Fu così che dalla prima falcata sulla fascia di Jerôme Rothen – fino ad allora invisibile – partì un cross dalla linea di fondo; Morientes spizzò di testa, creando una traiettoria insidiosa, lenta ma difficilmente calcolabile che si infranse di nuovo sul palo. Quella volta, però, pronto a ribattere nel posto giusto al momento giusto, c’era Hugo Ibarra: la palla, dopo la respinta del legno, batté sulla coscia dell’argentino e finì in rete. Quel gol, a qualche secondo dallo scadere di un primo tempo dominato dalla squadra di Ranieri, cambiò completamente le dinamiche di quella partita.
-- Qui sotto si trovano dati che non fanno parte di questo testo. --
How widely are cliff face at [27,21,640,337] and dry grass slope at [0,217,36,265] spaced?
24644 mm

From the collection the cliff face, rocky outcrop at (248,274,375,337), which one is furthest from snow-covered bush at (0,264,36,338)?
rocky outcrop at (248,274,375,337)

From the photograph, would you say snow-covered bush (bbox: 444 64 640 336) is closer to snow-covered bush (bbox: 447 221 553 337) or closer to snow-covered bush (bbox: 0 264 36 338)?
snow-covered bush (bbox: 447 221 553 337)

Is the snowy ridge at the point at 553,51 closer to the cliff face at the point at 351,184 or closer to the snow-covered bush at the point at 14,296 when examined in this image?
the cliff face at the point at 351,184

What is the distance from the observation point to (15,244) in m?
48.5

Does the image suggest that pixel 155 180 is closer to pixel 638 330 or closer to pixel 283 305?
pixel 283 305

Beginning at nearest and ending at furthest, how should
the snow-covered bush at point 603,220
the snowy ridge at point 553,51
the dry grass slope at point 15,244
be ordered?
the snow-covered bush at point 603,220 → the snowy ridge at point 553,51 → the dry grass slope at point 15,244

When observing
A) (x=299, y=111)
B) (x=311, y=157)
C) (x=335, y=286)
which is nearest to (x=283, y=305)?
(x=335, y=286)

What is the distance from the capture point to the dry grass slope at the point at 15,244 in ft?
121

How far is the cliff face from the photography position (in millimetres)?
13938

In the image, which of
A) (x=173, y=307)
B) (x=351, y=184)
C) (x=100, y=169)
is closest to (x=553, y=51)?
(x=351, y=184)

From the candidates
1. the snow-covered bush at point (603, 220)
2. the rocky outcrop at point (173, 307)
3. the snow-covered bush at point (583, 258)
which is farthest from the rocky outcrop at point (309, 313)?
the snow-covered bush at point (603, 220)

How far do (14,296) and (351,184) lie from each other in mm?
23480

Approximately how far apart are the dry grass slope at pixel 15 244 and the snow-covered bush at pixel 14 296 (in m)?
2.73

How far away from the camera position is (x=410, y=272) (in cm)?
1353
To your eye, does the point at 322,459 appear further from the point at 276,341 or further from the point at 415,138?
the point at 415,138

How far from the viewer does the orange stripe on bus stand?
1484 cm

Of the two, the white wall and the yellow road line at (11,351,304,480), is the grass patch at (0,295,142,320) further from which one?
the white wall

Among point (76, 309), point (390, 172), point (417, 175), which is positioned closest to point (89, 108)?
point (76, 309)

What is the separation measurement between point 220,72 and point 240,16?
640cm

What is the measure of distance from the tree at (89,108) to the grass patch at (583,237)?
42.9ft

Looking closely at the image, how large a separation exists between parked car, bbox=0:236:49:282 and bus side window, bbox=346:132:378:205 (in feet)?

I Blues subirono il colpo, il Monaco riprese vigore e, dopo aver lasciato nuovamente sfogare un Chelsea ancora pungente ma decisamente meno brillante nei primi quindici minuti del secondo tempo, affondò il colpo finale con Fernando Morientes, all’ora di gioco. Dopo un uno-due terrificante con Lucas Bernardi, il Moro si trovò di fronte a Cudicini, e se un clamoroso errore è concesso a tutti, la seconda grossa opportunità, uno come Morientes, non se la sarebbe mai fatta scappare: la palla finì in rete e l’attaccante spagnolo volò sotto il settore ospiti riservato ai suoi tifosi in delirio. Fu il gol che spezzò definitivamente il morale ai giocatori di Ranieri. Il Chelsea smise di giocare, e la partita finì 2-2: il Monaco approdò in finale di Champions League, un traguardo storico per la squadra del Principato.

Nella finalissima di Gelsenkirchen contro il Porto non ci fu storia: i lusitani s’imposero su un netto risultato di 3-0. Il mondo del calcio conobbe un certo José Mourinho, la cui futura carriera darà modo di spiegare il motivo di tanti successi, ma quel Monaco di Rothen, Pršo e Giuly resterà nel cuore di ogni appassionato di calcio.